_What needs to be done_
From the line with "family: Leporidae" onward, reproduce each line of the entries exactly, ending at the last one, and add nothing.
-------- Exercise data
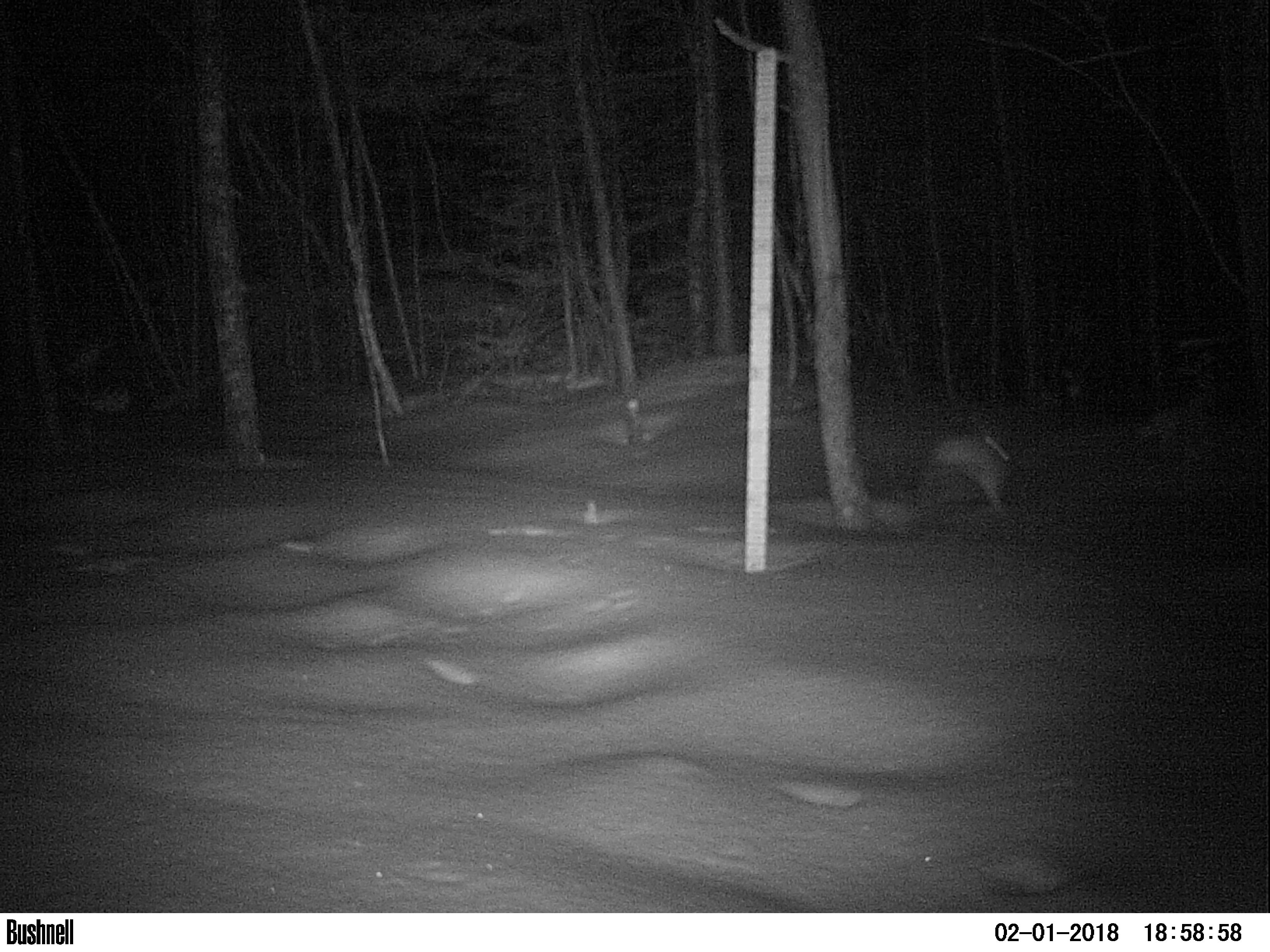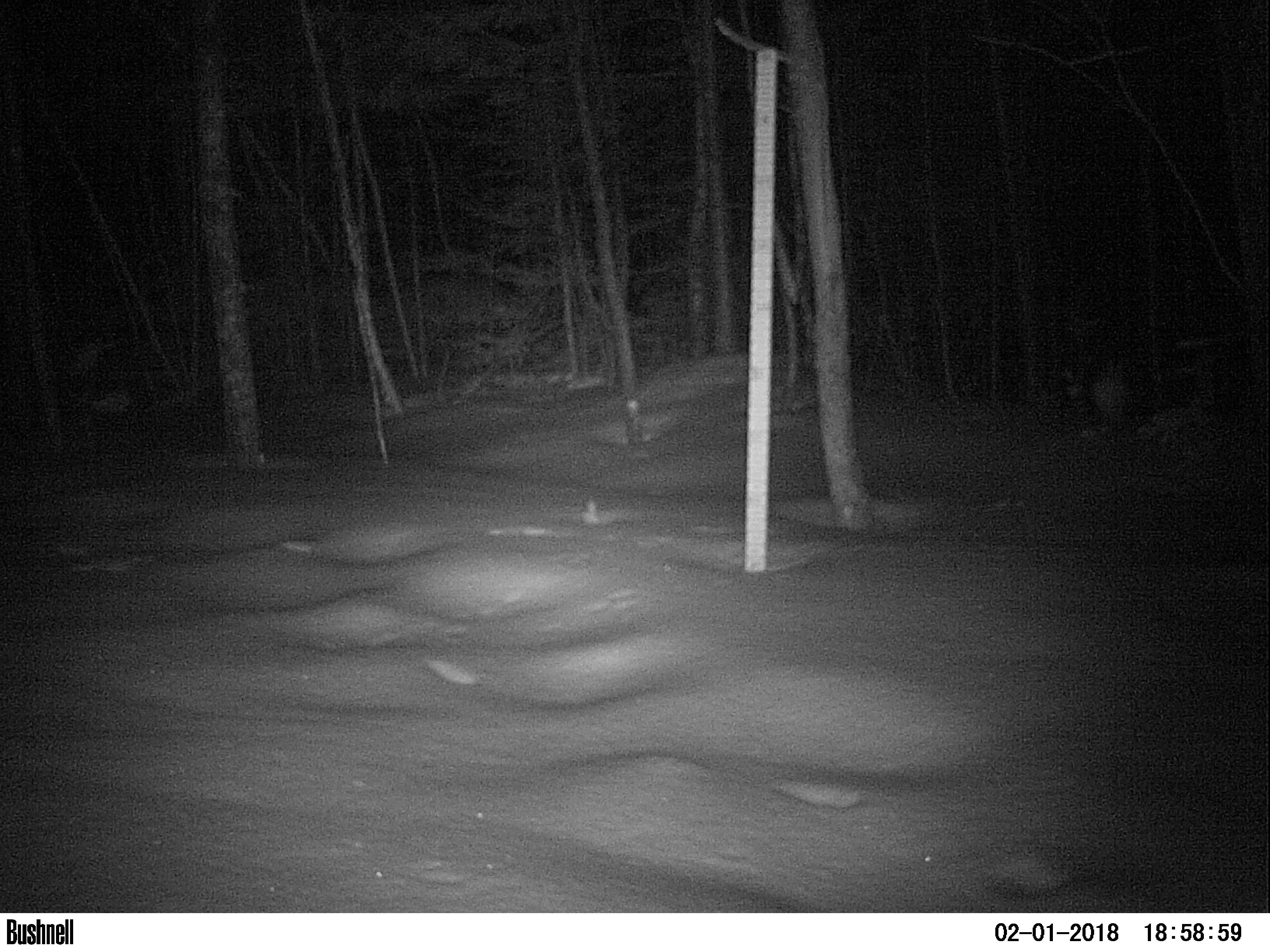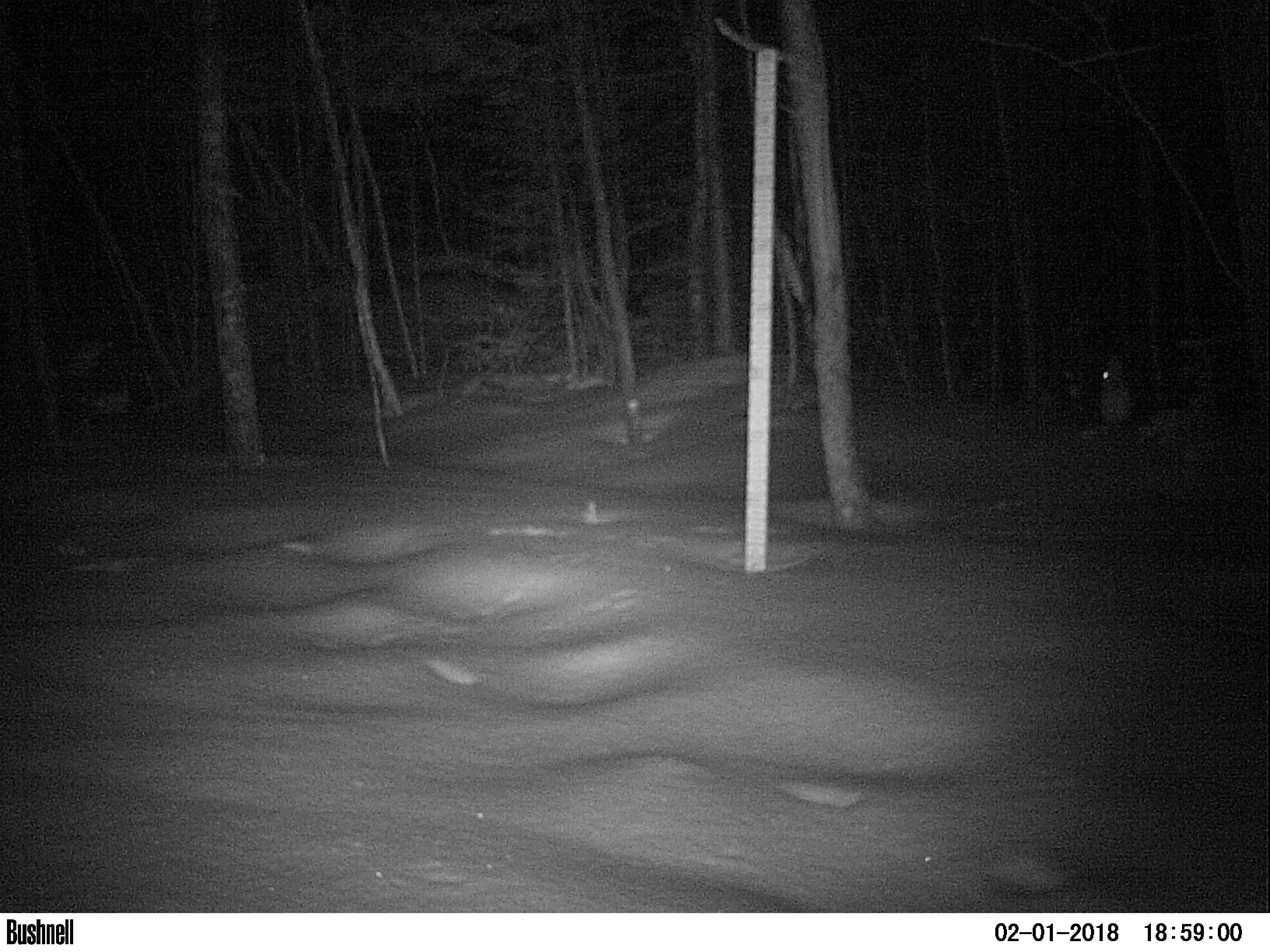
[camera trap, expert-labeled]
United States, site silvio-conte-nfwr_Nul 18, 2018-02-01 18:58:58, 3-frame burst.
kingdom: Animalia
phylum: Chordata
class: Mammalia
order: Lagomorpha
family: Leporidae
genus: Lepus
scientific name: Lepus americanus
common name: snowshoe hare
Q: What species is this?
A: Snowshoe hare (Lepus americanus).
----------------
_Reply_
family: Leporidae
genus: Lepus
scientific name: Lepus americanus
common name: snowshoe hare
Q: What species is this?
A: Snowshoe hare (Lepus americanus).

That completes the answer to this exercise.